Mild elevations of homocysteine between 10 and 15 do not appear to place people at higher risk. In most of these cases, the mild elevation is just a marker for a low nutrient diet in general and the correct treatment is the improvement of the entire diet, not just a supplement to lower homocysteine. Folate alone in these cases cannot compare with the value of actually eating a diet rich in folate and gaining all the other essential cardio-protective compounds that are found in natural plant foods.
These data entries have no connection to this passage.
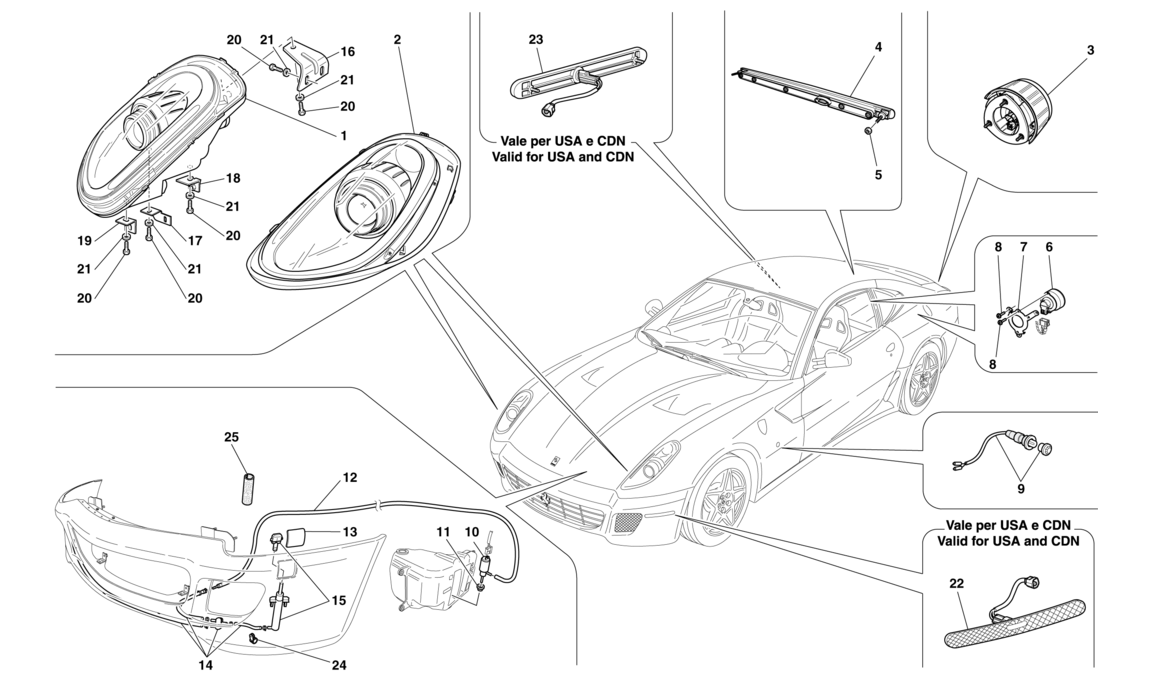 20 21 16 21 20 1 2 18 21 20 19 17 21 21 20 20

23

Vale per USA e CDN
Valid for USA and CDN

4 5 3

8 7 6 8

9

25 12 13 11 10 15 14 24

Vale per USA e CDN
Valid for USA and CDN

22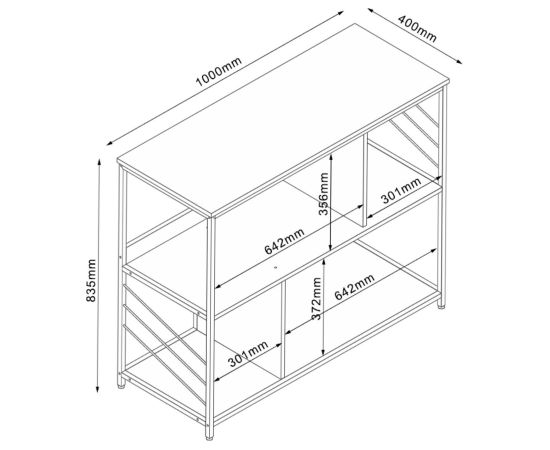 1000mm
400mm
835mm
356mm
301mm
642mm
372mm
642mm
301mm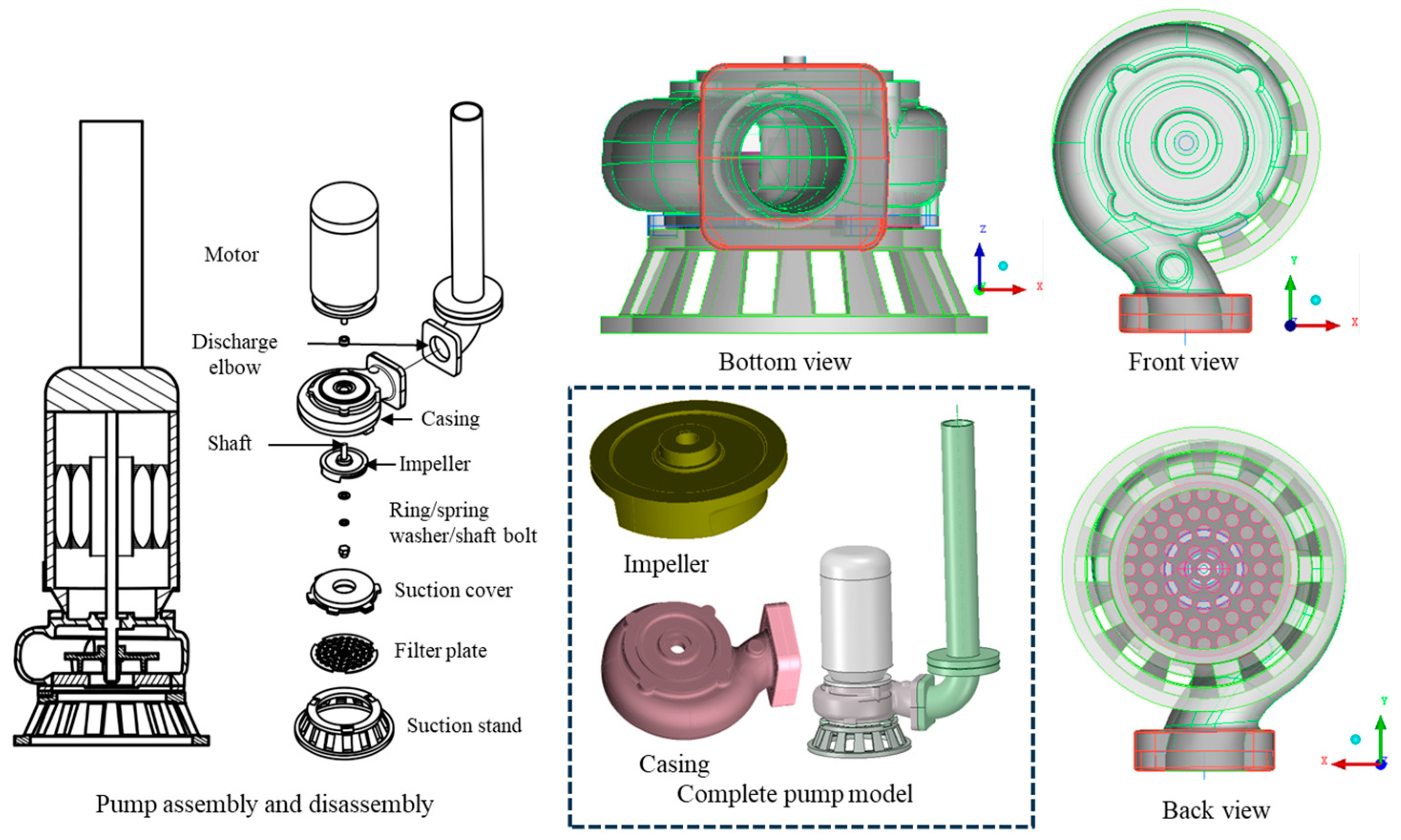 Motor

Discharge elbow

Casing

Shaft

Impeller

Ring/spring washer/shaft bolt

Suction cover

Filter plate

Suction stand

Pump assembly and disassembly

Z

X

Bottom view

Y

X

Front view

Impeller

Casing

Complete pump model

Y

X

Back view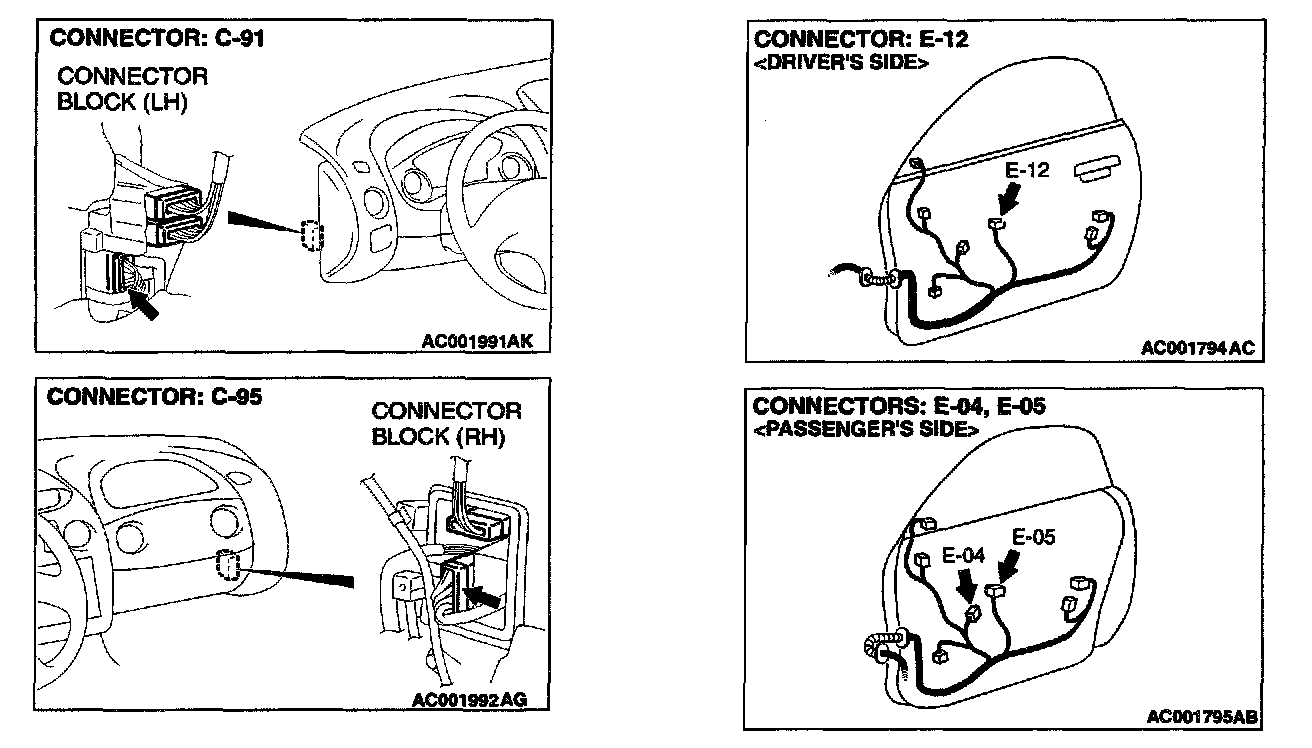 CONNECTOR: C-91
CONNECTOR BLOCK (LH)
AC001991AK

CONNECTOR: C-95
CONNECTOR BLOCK (RH)
AC001992AG

CONNECTOR: E-12
<DRIVER'S SIDE>
E-12
AC001794AC

CONNECTORS: E-04, E-05
<PASSENGER'S SIDE>
E-04
E-05
AC001795AB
It is similar to taking a cholesterol-lowering drug instead of eating healthfully; a pill cannot take the place of the full symphony of dietary elements that contribute to heart and vascular health.

When the abnormality (elevated homocysteine) is due to B12 deficiency it is wise to take more B12. Whether you are consuming sufficient B12 or not is best ascertained by a normal MMA (methylmalonic acid) because a B12 level in the 200 to 400 range, which is considered in the normal range could still be abnormal. Paradoxically, MMA is actually a better marker for B12 deficiency than B12 itself. If the MMA is elevated a B12 deficiency exists, even if the B12 is in the normal range. When this is the case, extra B12 is the correct treatment for the elevated homocysteine.

If the folate level is excellent (15 - 25) and the B12 level is normal (as documented with a normal MMA) and the homocysteine is still significantly elevated,then the cause of the elevation is most likely a genetic defect in folate conversion. In this case, folate (or folic acid) supplementation may not be totally effective; because the patient is just taking more of the folate that they don't convert effectively to begin with. They don't need more folate, rather they need more of the biologically active form of folate that they don't make well (called methyl tetrahydrofolate or formyl tetrahydrofolate.)

So if the B12 is normal and the folate is normal, and the homocysteine is still significantly elevated, it may make more sense to take a supplement containing additional tetrahydrofolate, and not just pile on huge doses of folate (folic acid) attempting to drive the homocysteine down with overwhelming high doses of folate.

In conclusion, it is wise to target therapy based on known deficiencies and not just blanket patients with high dose supplements that they do not need. Nevertheless, an attempt to uncover the cause of the homocysteine elevation and lower it accordingly may be an important intervention for patients with unique needs.

Medical Research Still Has a lot of Questions to Answer About Homocysteine.
In the meantime, it should be recognized that a vegetable-based diet rich in fresh produce with fruit, beans, raw nuts and seeds, naturally low in saturated fat and in sodium is our most powerful protection against disease. It lowers blood pressure as much as drugs and, in heart patients, is at least twice as effective at reducing death rates and heart attacks as drugs.3 The day may come when a physician, who does not offer such a diet to his heart patients is himself at high risk for being sued for malpractice.

1 Spence JD. Patients with atherosclerotic vascular diseases: how low should plasma homocysteine levels go? Am J Cardiovasc Drugs 2001;1(2):85-89.

2 Sacco RL, Anand K, Lee HS, et al. Homocysteine and the risk of ischemic stroke in a triethnic cohort: the Northern Manhattan Study. Stroke 2004;35(10):2263-2269.

3 Spence JD. Nutritional and metabolic aspects of stroke prevention. Adv Neurol 2003;92:173-178.